The most difficult was when I brought a Bûche de Noël to a Christmas party, which is a fairly complicated affair involving spongecake, chocolate buttercream, soaking syrup, and lots of crackly meringue mushrooms for decoration. Some nutty woman followed me around all night with a pen and note pad, prodding me for recipe details and I spent the whole night trying to avoid her.

But let’s say you’ve been working on recipes all day, or adding recipes to your blog. So you go to a party and maybe you’d rather just not talk about what you’ve made: After all, don’t they know you have a food blog and a couple of cookbooks where they can get all that information?

(And no, I don’t have a recipe for Bûche de Noël.
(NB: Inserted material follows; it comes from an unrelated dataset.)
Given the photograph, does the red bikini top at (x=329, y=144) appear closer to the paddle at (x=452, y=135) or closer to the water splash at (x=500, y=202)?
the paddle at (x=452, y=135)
But thanks for asking…)

Bakers Edge Pan

So my technique for throwing ‘em off the scent is to make up names for things I’ve baked that mean nothing, something innocuous that no one can possibly question what’s inside it. I’ve brought to parties Chocolate Surprise Cake, Mystery Spice Cake and Baked Summertime Fruit Dessert. But you need to be careful since if you pick the wrong name, something like Chocolate Emergency Cake, you’ll have to explain the story behind the moniker ‘emergency’.
And we can’t have that, can we?

Then there’s Friendship Bars, which is the name I often give these Fruitcake Bars.